Chaque année en France, environ 60 000 bébés naissent prématurés. Et parmi ces derniers, près d’un sur cinq sont de « grands prématurés ». Selon une étude publiée le 17 novembre pour la Journée mondiale de la prématurité, les parents n’ont pas toujours conscience de la fragilité de leurs petits.

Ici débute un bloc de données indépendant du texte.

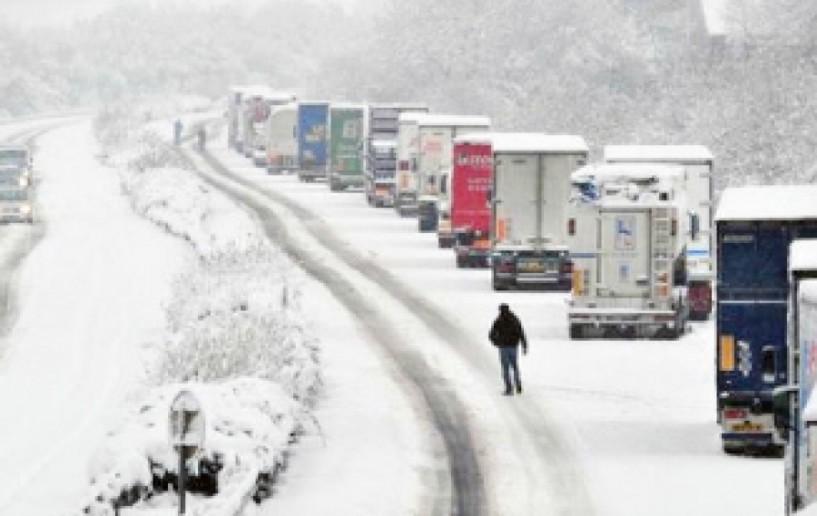 Από χθες μέχρι σήμερα το πρωί... Απαγόρευση κυκλοφορίας  οχημάτων άνω των 3,5 τόνων  στην εθνική οδό  λόγω χιονόπτωσης -παγετού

L’Organisation mondiale de la santé (OMS), donne une définition très précise de la prématurité. Tout enfant né avant le terme de 37 semaines révolues d’aménorrhée (absence de règles), est considéré comme un prématuré. Les grands prématurés eux, sont des nourrissons nés avant 32 semaines d’aménorrhée. Il existe deux types de prématurité. Elle peut être spontanée, autrement dit liée au déclenchement précoce du travail dès le cinquième ou le sixième mois de grossesse. L’autre forme de prématurité est appelée iatrogène ou induite. Elle est provoquée par les professionnels de la santé, lorsque l’état de la mère ou du fœtus l’exige.

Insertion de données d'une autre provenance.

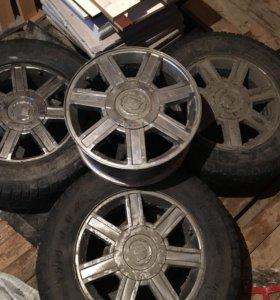 Шины с дисками на Cadillac Escalade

Plus la prématurité est importante, plus le nourrisson sera fragile. Un nourrisson né trop tôt est d’autant plus fragile que sa prématurité est importante. Selon le Dr Xavier Carbonell-Estrany (Barcelone), président de l’Association mondiale de Médecine périnatale, durant les premiers jours de sa vie l’enfant « est particulièrement exposé aux risques d’infections respiratoires du fait de l’immaturité de ses poumons ». Or selon une enquête internationale soutenue par European Foundation for the Care of Newborn Infant et conduite dans 19 pays (dont la France), les parents connaissent mal les conséquences de la prématurité.

Plus d’arrêts de travail

Au total, 1 949 parents–d’enfants prématurés ou nés à terme – et futurs parents ont été interrogés. Résultats, seule la moitié des pères et des mères de bébés nés trop tôt avaient conscience du lien entre prématurité et infection respiratoire. Pire, un quart seulement savait que le risque d’infection augmente avec le nombre de visiteurs à la maison… Les parents d’enfants prématurés ont également affirmé ressentir de la peur (dans 44% des cas contre 28% chez les parents de petits nés à terme), de la culpabilité (25% contre 10%), voire un sentiment d’impuissance (29% contre 13%).

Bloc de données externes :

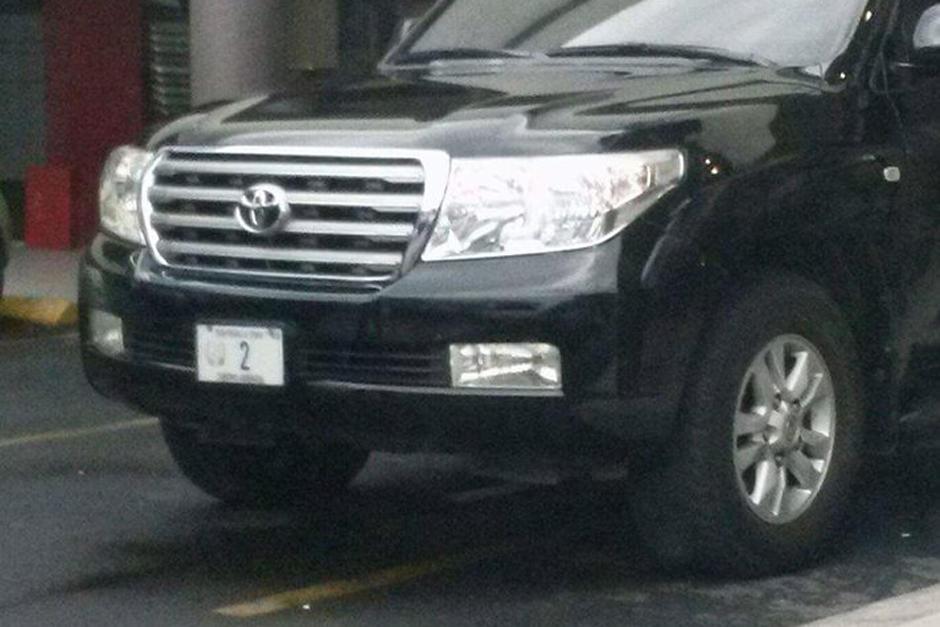 El vehículo vicepresidencial utilizó dos espacios para parquearse. (Foto:@malparqueadosgt)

D’ailleurs, 3 parents sur 10 ont vu leur bébé souffrir d’infections respiratoires sévères (contre 12% chez les bébés à terme). Avec pour conséquences, un allongement de la durée d’hospitalisation et donc des arrêts de travail pour les parents. En effet les mamans de prémas posent en moyenne plus de jours d’arrêts de travail que les autres : 17,6 contre 12,5.

D’une manière générale, les parents (62%) sont en attente de réponses. En France, le site www.bebeprema.fr/ - « le site qui parle des bébés nés (un peu) trop tôt ! » - permet aux parents de trouver une multitude d’informations sur le sujet : du parcours du bébé, depuis l’accouchement jusqu’à son retour à la maison.